Положив голову на подушку, она заплакала, и, верно, слезы были приятны ей, потому что изредка она поднимала лицо, улыбалась сквозь слезы и целовала мою руку, стараясь продлить их нежностью. Я гладил ее волосы, давая понять, что я ценю и понимаю эти слезы. Я вспомнил прошлый Новый год, который мы, по обыкновению, встречали в Петербурге в кружке моих сослуживцев, хотел вспомнить позапрошлый — и не мог, и опять подумал то, что часто приходит мне в голову: годы сливаются в один, беспорядочный и однообразный, полный серых служебных дней, умственные и душевные способности слабеют, и все более неосуществимыми кажутся надежды иметь свой угол, поселиться где-нибудь в деревне или на юге, копаться с женой и детьми в виноградниках, ловить в море летом рыбу… Я вспомнил, как ровно год тому назад жена с притворной любезностью заботилась и хлопотала о каждом, кто, считаясь нашим другом, встречал с нами новогоднюю ночь, как она улыбалась некоторым из молодых гостей и предлагала загадочно-меланхолические тосты и как чужда и неприятна была мне она в тесной петербургской квартирке…

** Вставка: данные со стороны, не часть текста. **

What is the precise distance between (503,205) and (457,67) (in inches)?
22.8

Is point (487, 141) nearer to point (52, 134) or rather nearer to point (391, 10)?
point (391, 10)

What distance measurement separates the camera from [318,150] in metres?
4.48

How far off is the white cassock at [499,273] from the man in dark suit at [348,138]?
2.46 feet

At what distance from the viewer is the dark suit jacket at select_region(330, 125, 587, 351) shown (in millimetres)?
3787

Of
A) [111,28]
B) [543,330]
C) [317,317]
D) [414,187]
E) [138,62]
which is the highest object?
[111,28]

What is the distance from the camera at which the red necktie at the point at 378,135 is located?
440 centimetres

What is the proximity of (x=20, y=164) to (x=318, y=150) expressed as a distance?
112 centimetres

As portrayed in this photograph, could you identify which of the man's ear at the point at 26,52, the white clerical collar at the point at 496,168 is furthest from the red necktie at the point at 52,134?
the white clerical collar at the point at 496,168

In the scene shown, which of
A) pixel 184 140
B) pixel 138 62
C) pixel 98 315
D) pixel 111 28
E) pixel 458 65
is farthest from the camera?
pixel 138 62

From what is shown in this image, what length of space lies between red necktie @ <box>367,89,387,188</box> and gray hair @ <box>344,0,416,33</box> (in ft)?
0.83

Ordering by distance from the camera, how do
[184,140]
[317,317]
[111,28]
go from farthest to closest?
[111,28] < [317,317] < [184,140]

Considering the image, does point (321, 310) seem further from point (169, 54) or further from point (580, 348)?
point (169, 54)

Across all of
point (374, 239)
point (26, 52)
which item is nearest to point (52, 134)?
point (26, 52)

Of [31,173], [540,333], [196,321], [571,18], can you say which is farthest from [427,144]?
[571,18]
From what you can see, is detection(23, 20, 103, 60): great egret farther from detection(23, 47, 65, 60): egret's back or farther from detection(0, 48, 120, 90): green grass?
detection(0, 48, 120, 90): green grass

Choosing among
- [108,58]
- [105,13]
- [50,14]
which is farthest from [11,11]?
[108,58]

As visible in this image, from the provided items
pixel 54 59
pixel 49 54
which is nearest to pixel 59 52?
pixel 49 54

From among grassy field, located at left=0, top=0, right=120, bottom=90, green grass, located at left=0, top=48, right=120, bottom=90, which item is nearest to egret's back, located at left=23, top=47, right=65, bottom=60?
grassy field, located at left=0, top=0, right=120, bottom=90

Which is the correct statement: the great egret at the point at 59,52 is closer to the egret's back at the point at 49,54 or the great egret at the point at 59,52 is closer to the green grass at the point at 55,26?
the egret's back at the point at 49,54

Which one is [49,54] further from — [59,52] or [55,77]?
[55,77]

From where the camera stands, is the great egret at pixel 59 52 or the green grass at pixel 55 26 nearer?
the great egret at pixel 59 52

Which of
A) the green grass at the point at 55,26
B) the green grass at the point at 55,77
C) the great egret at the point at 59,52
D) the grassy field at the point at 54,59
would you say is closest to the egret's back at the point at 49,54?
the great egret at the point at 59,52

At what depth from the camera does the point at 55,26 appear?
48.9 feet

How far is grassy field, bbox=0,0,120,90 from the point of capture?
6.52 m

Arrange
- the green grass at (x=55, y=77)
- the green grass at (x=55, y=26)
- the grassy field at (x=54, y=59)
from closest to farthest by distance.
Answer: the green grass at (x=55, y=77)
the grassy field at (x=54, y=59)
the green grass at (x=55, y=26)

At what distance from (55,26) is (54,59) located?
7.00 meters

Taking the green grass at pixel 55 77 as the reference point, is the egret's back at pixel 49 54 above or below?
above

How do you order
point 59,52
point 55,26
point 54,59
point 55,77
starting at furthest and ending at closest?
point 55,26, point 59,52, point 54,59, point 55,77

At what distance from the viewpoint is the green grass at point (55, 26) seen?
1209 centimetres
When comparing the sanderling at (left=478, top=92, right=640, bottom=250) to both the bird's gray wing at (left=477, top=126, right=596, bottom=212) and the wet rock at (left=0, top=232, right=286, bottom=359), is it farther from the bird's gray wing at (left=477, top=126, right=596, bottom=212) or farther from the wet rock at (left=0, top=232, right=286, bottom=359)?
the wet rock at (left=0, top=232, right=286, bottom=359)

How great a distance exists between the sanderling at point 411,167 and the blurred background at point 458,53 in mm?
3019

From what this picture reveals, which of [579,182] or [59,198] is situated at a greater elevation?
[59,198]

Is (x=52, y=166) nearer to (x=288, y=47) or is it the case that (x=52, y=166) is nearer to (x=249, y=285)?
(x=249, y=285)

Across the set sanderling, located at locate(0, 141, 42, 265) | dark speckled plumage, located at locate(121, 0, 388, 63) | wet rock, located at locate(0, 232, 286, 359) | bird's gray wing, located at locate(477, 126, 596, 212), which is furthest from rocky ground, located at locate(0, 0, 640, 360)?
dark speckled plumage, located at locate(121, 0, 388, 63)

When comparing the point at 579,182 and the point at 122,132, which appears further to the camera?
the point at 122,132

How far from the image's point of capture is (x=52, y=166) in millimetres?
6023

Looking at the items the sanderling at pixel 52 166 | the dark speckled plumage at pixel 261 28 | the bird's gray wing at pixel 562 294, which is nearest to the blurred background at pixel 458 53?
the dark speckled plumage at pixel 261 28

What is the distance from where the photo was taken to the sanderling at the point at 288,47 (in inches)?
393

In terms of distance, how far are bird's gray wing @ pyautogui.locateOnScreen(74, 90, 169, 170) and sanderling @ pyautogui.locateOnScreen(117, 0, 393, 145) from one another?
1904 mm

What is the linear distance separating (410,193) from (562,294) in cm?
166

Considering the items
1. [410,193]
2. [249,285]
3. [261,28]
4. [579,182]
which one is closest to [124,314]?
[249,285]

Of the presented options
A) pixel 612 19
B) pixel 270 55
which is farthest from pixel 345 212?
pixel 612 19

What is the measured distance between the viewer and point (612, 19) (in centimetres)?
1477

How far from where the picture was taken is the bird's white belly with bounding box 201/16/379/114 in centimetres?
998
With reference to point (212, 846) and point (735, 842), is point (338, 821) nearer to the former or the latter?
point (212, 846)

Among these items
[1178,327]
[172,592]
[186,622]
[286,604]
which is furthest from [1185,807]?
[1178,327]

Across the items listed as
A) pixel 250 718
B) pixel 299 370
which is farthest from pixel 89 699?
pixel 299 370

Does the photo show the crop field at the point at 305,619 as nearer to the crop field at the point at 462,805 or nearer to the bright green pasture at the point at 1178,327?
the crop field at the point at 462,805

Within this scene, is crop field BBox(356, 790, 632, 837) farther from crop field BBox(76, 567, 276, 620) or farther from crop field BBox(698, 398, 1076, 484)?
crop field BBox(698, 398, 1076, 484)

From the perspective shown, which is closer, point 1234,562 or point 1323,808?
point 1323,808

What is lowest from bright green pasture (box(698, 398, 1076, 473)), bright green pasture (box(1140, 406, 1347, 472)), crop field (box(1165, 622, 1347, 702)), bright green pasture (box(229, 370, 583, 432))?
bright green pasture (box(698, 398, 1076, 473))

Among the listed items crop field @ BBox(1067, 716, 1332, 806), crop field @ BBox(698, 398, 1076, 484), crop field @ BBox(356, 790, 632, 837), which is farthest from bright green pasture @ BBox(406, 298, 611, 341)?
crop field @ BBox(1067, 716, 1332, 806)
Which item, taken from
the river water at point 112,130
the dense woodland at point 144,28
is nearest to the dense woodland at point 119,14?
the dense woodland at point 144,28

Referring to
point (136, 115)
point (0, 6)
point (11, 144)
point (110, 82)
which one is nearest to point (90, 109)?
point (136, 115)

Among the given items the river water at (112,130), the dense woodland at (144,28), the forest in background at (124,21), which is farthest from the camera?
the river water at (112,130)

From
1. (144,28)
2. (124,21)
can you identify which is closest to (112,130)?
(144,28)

— Ну, полно, Оля! — сказал я.
— Дай мне платок, — тихо ответила она и по-детски, прерывисто вздохнула. — Я уже не плачу больше.
Лунный свет воздушно-серебристой полосою падал на лежанку и озарял ее странною, яркой бледностью. Все остальное было в сумраке, и в нем медленно плавал дым моей папиросы. И от попон на полу, от теплой, озаренной лежанки — ото всего веяло глухой деревенской жизнью, уютностью родного дома…
— Ты рада, что мы заехали сюда? — спросил я.
— Ужасно, Костя, рада, ужасно! — ответила жена с порывистой искренностью. — Я думала об этом, когда ты уснул. По-моему, — сказала она уже с улыбкой, — венчаться надо бы два раза. Серьезно, какое это счастье — стать под венец сознательно, поживши, пострадавши с человеком! И непременно жить дома, в своем углу, где-нибудь подальше ото всех… «Родиться, жить и умереть в родном доме» — как говорит Мопассан!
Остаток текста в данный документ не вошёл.